■ TASK BRIEF: Rewrite the listing below, substituting "lens" for every occurrence of "camera" and keeping everything else unchanged.

Entries on spatial positioning
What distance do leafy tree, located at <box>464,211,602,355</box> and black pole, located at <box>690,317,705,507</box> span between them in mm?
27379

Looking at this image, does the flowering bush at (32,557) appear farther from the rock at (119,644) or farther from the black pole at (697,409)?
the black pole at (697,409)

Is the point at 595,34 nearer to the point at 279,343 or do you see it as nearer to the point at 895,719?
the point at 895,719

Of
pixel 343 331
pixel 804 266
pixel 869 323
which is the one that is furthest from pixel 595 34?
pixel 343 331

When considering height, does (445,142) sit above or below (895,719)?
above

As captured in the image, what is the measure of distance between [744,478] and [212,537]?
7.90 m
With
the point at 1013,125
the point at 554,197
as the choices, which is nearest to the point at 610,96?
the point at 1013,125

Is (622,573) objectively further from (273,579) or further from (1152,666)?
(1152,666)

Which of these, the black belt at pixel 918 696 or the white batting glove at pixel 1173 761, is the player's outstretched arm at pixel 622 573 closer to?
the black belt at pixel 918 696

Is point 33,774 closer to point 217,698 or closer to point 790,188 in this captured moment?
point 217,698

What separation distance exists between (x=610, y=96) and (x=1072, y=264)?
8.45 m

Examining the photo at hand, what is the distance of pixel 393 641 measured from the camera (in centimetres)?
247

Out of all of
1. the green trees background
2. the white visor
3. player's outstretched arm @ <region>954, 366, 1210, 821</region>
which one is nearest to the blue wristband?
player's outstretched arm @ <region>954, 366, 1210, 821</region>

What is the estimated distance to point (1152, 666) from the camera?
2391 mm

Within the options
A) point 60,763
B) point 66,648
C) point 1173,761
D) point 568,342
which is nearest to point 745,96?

■ OUTPUT OF THE EXERCISE:
What distance do leafy tree, located at <box>464,211,602,355</box> and black pole, located at <box>690,317,705,507</box> span between them in mm?
27379

Looking at this image, does the flowering bush at (32,557) appear farther from the rock at (119,644) or farther from the black pole at (697,409)?
the black pole at (697,409)

Is the point at 595,34 nearer to the point at 279,343 or do you see it as nearer to the point at 895,719?
the point at 895,719

Of
pixel 343 331
pixel 804 266
pixel 869 323
which is the one that is furthest from pixel 595 34?
pixel 343 331

When considering height, does (445,142) sit above or below (895,719)?
above

As captured in the image, what is the measure of distance between [744,478] and [212,537]?
7.90 m
With
the point at 1013,125
the point at 554,197
as the choices, which is nearest to the point at 610,96?
the point at 1013,125

Is (622,573) objectively further from (273,579) or further from (1152,666)?
(1152,666)

Which of these, the black belt at pixel 918 696 or the white batting glove at pixel 1173 761, is the player's outstretched arm at pixel 622 573 closer to?
the black belt at pixel 918 696

Is point 33,774 closer to point 217,698 or closer to point 790,188 in this captured moment?
point 217,698

What separation distance exists between (x=610, y=96) and (x=1072, y=264)?
8.45 m

Examining the photo at hand, what is the distance of pixel 393 641 measured from the lens (in centimetres)?
247

Out of all of
1. the green trees background
2. the white visor
3. player's outstretched arm @ <region>954, 366, 1210, 821</region>
which one is nearest to the blue wristband?
player's outstretched arm @ <region>954, 366, 1210, 821</region>

What is the estimated distance to point (1152, 666) from the lens?
2391 mm

Within the options
A) point 60,763
B) point 66,648
C) point 1173,761
D) point 568,342
which is nearest to point 745,96?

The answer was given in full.